“A spasso con Daisy” conquista con misura
di Elena Bartolucci
1 Mag 2026 - Commenti teatro
Milena Vukotic e Salvatore Marino guidano con grande maestria uno spettacolo essenziale, che riflette su razzismo e vecchiaia.
Macerata – Giovedì 23 aprile, presso il Teatro Lauro Rossi, è andato in scena lo spettacolo “A spasso con Daisy” (tratto dal testo premio Pulitzer di Alfred Uhry), diretto da Guglielmo Ferro.
La pièce mette in scena una vicenda apparentemente semplice, ma attraversata da profonde stratificazioni sociali, culturali e psicologiche: il rapporto tra Daisy Werthan (una brillante e ancora audace Milena Vukotic), anziana vedova ebrea, e Hoke Colburn (un convincente Salvatore Marino), autista afroamericano assunto, contro la sua volontà, dal figlio Boolie (Maximilian Nisi).
Lo spettacolo abbraccia un arco temporale di circa venticinque anni, sviluppandosi dal secondo dopoguerra agli anni Settanta.
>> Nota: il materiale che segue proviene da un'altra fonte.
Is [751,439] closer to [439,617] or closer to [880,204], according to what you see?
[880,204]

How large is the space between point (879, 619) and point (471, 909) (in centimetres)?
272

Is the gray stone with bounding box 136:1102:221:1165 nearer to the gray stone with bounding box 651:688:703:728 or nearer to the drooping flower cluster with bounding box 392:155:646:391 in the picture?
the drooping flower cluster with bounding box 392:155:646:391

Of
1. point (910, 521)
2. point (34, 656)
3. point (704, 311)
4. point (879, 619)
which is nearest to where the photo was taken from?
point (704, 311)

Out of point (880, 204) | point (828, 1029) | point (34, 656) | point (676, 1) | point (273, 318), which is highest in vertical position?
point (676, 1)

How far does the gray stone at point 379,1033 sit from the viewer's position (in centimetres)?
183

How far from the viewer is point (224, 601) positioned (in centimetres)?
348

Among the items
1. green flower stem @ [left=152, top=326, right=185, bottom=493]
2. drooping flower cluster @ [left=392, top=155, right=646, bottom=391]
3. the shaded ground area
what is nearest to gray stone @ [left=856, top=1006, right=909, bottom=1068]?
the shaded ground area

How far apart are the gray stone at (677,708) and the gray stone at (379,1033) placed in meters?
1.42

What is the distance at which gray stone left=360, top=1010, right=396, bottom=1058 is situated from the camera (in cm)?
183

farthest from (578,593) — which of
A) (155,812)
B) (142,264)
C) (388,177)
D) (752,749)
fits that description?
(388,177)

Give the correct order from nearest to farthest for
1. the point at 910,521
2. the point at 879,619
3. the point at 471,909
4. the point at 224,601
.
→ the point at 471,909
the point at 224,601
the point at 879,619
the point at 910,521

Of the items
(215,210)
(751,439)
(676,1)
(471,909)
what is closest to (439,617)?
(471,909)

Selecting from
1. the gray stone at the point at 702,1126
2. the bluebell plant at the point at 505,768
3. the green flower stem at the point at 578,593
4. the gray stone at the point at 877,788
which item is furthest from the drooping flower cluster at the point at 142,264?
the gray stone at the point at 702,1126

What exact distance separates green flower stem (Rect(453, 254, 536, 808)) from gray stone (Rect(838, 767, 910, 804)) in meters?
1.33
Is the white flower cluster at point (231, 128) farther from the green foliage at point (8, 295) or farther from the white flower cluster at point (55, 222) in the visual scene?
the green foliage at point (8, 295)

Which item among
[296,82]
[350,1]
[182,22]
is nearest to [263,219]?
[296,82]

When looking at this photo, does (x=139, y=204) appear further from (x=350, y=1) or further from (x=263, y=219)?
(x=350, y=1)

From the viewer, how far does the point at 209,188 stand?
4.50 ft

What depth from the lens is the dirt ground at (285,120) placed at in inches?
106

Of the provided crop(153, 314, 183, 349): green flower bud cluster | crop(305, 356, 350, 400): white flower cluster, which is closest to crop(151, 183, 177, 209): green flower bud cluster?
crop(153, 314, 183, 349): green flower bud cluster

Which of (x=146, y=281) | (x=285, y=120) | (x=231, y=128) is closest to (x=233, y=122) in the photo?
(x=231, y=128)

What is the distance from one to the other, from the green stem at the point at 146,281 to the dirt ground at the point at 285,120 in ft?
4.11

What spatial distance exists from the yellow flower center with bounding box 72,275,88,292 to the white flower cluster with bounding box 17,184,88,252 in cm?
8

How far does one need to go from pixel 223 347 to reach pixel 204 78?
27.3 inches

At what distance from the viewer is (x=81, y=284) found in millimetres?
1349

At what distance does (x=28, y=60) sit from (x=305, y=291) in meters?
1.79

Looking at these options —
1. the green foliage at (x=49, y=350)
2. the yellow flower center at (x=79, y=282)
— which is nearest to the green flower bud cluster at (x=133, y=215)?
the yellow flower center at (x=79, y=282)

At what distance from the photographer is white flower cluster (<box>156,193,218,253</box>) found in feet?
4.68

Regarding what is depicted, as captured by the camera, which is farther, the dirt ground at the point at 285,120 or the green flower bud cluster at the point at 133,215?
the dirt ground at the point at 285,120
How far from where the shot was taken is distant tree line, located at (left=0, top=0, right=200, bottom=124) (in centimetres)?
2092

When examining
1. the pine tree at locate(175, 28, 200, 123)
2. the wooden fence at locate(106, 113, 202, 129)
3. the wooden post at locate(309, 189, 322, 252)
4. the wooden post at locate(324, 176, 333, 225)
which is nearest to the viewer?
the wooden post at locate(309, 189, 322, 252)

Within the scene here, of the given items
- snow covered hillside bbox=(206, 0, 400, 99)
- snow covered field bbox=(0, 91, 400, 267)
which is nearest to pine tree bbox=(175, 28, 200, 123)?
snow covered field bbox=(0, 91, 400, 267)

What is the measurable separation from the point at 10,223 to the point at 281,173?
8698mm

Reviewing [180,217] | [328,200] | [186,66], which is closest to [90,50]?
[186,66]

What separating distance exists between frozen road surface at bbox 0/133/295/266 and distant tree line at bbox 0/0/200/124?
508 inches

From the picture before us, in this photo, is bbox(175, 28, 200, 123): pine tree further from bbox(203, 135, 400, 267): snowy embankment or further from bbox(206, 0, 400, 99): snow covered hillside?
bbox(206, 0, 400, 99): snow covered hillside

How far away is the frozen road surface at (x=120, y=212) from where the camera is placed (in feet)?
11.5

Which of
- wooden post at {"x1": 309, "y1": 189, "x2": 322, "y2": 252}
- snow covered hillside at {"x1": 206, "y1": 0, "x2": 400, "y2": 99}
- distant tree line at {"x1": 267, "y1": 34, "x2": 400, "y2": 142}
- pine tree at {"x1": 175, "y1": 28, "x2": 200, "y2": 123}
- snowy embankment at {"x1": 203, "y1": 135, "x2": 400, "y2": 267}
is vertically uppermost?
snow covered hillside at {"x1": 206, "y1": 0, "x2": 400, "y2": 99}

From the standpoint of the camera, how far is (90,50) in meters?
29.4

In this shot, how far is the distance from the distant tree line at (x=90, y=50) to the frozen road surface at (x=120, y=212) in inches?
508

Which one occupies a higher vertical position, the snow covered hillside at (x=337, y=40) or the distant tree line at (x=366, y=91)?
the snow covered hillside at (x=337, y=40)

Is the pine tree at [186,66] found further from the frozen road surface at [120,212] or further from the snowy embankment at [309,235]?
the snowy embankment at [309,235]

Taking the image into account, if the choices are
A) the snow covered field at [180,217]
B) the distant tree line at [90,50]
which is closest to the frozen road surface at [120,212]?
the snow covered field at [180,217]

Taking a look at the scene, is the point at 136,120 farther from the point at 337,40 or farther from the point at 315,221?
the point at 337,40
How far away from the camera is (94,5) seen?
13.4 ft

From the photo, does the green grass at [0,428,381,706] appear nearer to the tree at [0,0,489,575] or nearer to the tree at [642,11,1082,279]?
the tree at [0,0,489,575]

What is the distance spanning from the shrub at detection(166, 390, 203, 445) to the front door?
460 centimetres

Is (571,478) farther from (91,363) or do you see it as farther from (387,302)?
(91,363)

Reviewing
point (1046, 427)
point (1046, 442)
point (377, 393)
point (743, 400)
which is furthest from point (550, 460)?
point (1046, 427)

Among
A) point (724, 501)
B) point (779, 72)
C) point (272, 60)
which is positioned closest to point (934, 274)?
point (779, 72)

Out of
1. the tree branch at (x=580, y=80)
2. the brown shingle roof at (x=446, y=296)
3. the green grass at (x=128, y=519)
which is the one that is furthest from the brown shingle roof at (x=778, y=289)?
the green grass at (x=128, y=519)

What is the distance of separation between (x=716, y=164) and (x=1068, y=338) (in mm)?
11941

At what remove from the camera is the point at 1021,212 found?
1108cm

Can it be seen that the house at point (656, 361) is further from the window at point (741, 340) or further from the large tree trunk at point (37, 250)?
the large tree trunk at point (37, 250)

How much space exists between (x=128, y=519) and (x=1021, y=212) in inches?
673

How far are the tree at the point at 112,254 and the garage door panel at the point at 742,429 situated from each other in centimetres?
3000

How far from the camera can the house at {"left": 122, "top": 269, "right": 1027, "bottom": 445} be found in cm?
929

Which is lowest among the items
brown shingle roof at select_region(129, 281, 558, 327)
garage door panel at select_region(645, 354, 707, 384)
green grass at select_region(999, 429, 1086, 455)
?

La forza del testo risiede sia nella rappresentazione delle contraddizioni sociali americane sia nella trasformazione del rapporto tra i due protagonisti, che evolve dalla diffidenza alla complicità.
La regia sceglie una linea quasi invisibile, lasciando spazio ai dialoghi serrati e al lavoro attoriale. Unica nota dolente è l’impianto scenico, forse sin troppo essenziale: i pochi elementi contribuiscono a suggerire spazio e tempo, ma risultano per lo più ordinari.
La Vukotic restituisce una Daisy burbera, ostinata e talvolta irritante, costruita attraverso piccoli gesti, sguardi e pause mai scontate. Accanto a lei, Marino offre un’interpretazione misurata, lontana da facili stereotipi (legati all’omonima pellicola hollywoodiana del 1989), incarnando una pazienza che diventa forma di resilienza silenziosa.


Più defilato ma funzionale il contributo di Nisi nel ruolo di Boolie, figura ponte tra due mondi e due generazioni. Il personaggio incarna le ambiguità di una borghesia pragmatica, sospesa tra affetto filiale e convenienza, anche se in alcuni momenti la resa appare fin troppo enfatizzata.


Questa versione teatrale di “A spasso con Daisy” si conferma un classico della drammaturgia contemporanea, capace di attraversare epoche e sensibilità senza scivolare nel sentimentalismo, ma mantenendo la narrazione su un registro di autentica delicatezza. Viene affrontato il tema del razzismo ma in modo indiretto, attraverso rimandi socio-culturali e dinamiche quotidiane. Altrettanto rilevante è la riflessione sulla vecchiaia come fase della vita in cui è ancora possibile cambiare, apprendere e riconoscere la vera amicizia.